━━ EXTRACT TO READ ━━

Full-Stack Web Scraping: Create Link Previews with Vite.js, React, and Node.js

Learn to build a full-stack app using Vite.js, React, and Node.js. This tutorial covers web scraping with Cheerio to create dynamic link previews, combining frontend and backend development seamlessly.

NodeJS

ReactJS

Web Scrapping

Fullstack Development

Full-Stack Web Scraping: Create Link Previews with Vite.js, React, and Node.js

Introduction

Web development is constantly evolving, and with tools like Vite.js and React, creating fast and responsive front-end applications has never been easier. But what happens when you need your app to fetch and display content from other websites? This is where web scraping comes in, and today, we're going to build a full-stack application that does just that.

━━━
━━ EXTRACTED INFORMATION ━━

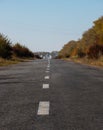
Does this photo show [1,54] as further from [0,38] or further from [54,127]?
Answer: [54,127]

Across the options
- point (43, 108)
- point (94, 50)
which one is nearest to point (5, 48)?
point (94, 50)

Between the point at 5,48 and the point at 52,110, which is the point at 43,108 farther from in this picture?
the point at 5,48

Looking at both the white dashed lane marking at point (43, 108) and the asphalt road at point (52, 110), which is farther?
the white dashed lane marking at point (43, 108)

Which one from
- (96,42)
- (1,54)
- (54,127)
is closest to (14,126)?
(54,127)

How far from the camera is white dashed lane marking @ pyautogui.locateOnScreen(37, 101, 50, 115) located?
28.3 ft

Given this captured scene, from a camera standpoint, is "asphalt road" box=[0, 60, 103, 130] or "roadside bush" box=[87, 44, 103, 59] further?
"roadside bush" box=[87, 44, 103, 59]

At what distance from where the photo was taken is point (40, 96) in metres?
11.5

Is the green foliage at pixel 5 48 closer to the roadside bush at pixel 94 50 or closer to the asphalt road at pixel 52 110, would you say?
the roadside bush at pixel 94 50

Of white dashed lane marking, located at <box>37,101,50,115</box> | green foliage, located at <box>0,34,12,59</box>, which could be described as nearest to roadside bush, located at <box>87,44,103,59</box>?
green foliage, located at <box>0,34,12,59</box>

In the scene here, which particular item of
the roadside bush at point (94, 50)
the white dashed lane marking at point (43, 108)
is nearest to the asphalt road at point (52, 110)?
the white dashed lane marking at point (43, 108)

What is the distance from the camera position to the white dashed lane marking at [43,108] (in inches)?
340

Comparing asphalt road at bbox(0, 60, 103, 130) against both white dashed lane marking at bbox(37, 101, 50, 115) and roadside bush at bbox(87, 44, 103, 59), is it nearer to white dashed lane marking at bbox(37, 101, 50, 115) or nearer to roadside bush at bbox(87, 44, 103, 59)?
white dashed lane marking at bbox(37, 101, 50, 115)

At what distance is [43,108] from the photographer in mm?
9172

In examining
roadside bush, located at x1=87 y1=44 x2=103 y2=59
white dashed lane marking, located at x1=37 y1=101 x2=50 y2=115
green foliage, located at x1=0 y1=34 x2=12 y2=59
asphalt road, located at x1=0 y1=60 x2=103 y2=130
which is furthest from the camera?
green foliage, located at x1=0 y1=34 x2=12 y2=59
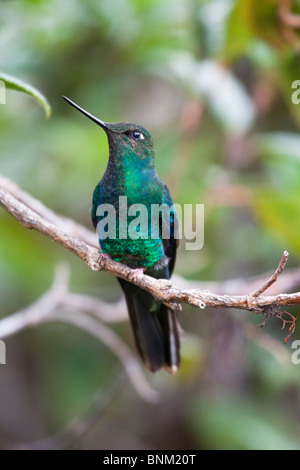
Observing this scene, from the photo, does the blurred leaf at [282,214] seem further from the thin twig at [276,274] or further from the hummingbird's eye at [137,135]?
the thin twig at [276,274]

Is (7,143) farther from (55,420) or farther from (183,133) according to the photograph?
(55,420)

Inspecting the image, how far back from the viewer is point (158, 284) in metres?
2.15

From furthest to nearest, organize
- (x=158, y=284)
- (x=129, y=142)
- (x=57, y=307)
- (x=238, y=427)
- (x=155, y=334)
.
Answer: (x=238, y=427) < (x=57, y=307) < (x=155, y=334) < (x=129, y=142) < (x=158, y=284)

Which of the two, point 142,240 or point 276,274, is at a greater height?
point 142,240

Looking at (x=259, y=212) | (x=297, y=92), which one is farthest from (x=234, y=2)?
(x=259, y=212)

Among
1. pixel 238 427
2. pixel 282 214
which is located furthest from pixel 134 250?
pixel 238 427

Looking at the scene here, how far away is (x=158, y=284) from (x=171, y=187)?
164 centimetres

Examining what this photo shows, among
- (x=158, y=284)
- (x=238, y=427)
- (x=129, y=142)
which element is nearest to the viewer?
(x=158, y=284)

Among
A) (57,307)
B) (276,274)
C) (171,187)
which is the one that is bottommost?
(276,274)

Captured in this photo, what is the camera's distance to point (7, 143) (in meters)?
4.34

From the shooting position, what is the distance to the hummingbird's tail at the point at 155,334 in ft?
10.4

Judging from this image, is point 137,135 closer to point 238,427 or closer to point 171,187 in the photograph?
point 171,187

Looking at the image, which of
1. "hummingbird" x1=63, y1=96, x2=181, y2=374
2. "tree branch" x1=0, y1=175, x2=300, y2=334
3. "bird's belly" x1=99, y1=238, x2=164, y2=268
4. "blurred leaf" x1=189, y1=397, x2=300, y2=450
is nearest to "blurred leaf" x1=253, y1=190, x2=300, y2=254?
"hummingbird" x1=63, y1=96, x2=181, y2=374

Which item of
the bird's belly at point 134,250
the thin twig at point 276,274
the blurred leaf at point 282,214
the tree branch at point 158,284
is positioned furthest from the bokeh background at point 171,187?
the thin twig at point 276,274
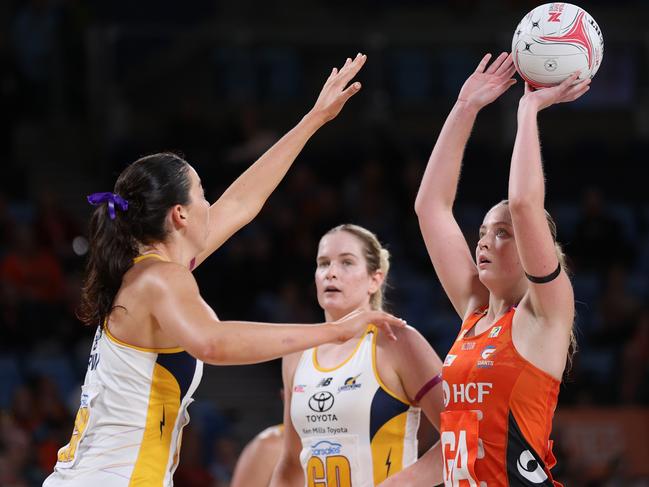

━━━

→ **WRITTEN EXERCISE**: From the web scraping tutorial, extract the passage from "Learn to build" to "backend development seamlessly." word for word.

→ **WORKED ANSWER**:
Learn to build a full-stack app using Vite.js, React, and Node.js. This tutorial covers web scraping with Cheerio to create dynamic link previews, combining frontend and backend development seamlessly.